Each line of the listing, apart from the pictures, is to be printed exactly.

• _Dataset section_
###

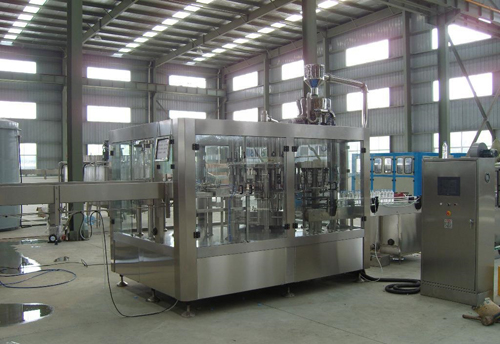 礦泉水灌裝機(jī)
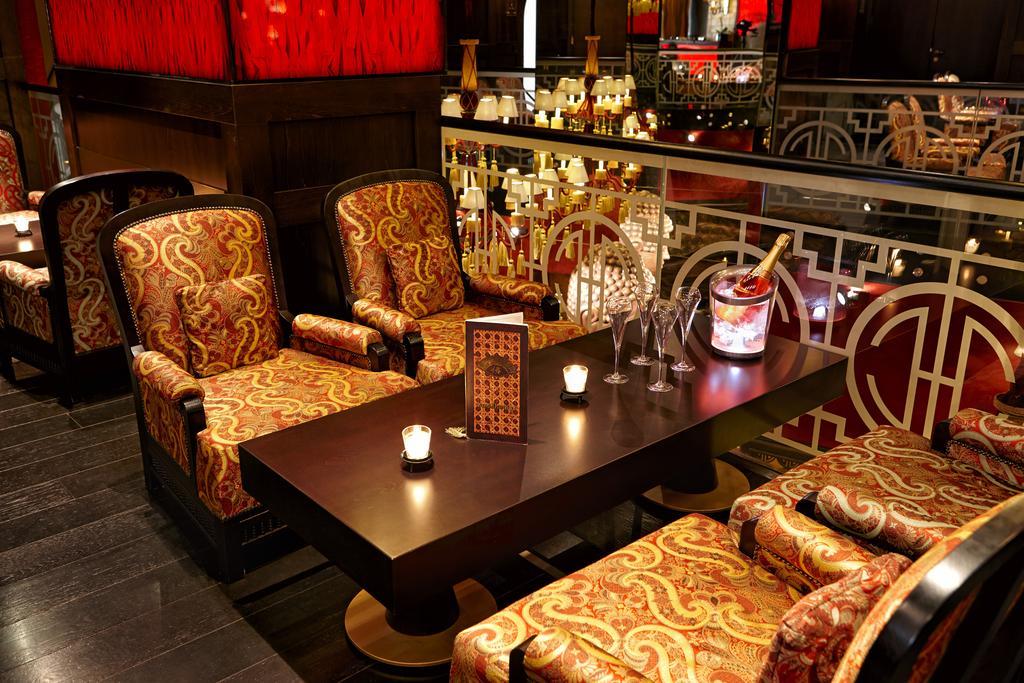 Buddha-Bar Hotel Budapest Klotild Palace 外观 照片 Interior of the restaurant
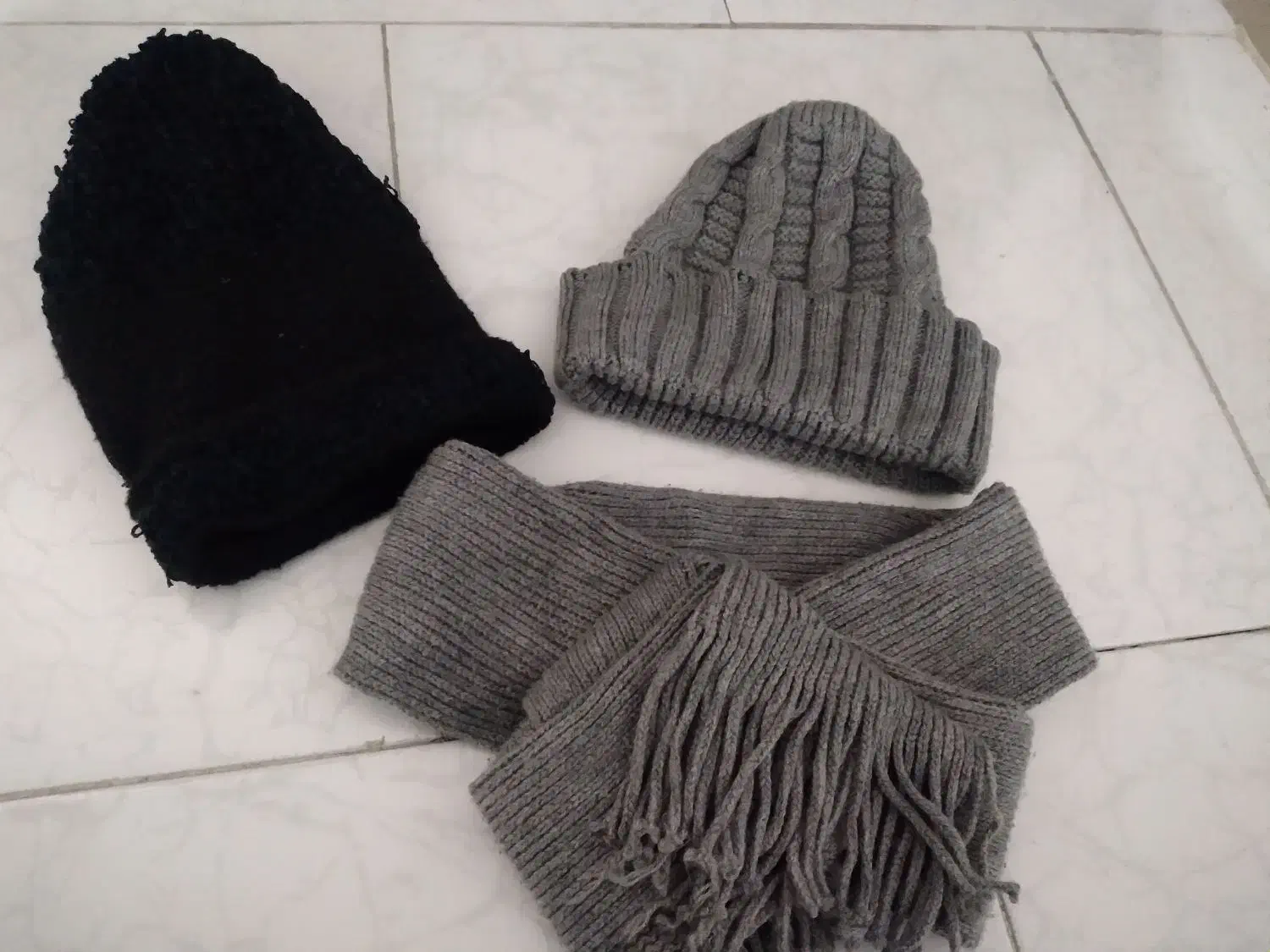 یک شال وکلاه ست ویک کلاه تک باقیمت مناسب|لباس|فردیس, شهرک ۱۱۰|دیوار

###

• _Exercise solution_
 礦泉水灌裝機(jī)
 Buddha-Bar Hotel Budapest Klotild Palace 外观 照片 Interior of the restaurant
 یک شال وکلاه ست ویک کلاه تک باقیمت مناسب|لباس|فردیس, شهرک ۱۱۰|دیوار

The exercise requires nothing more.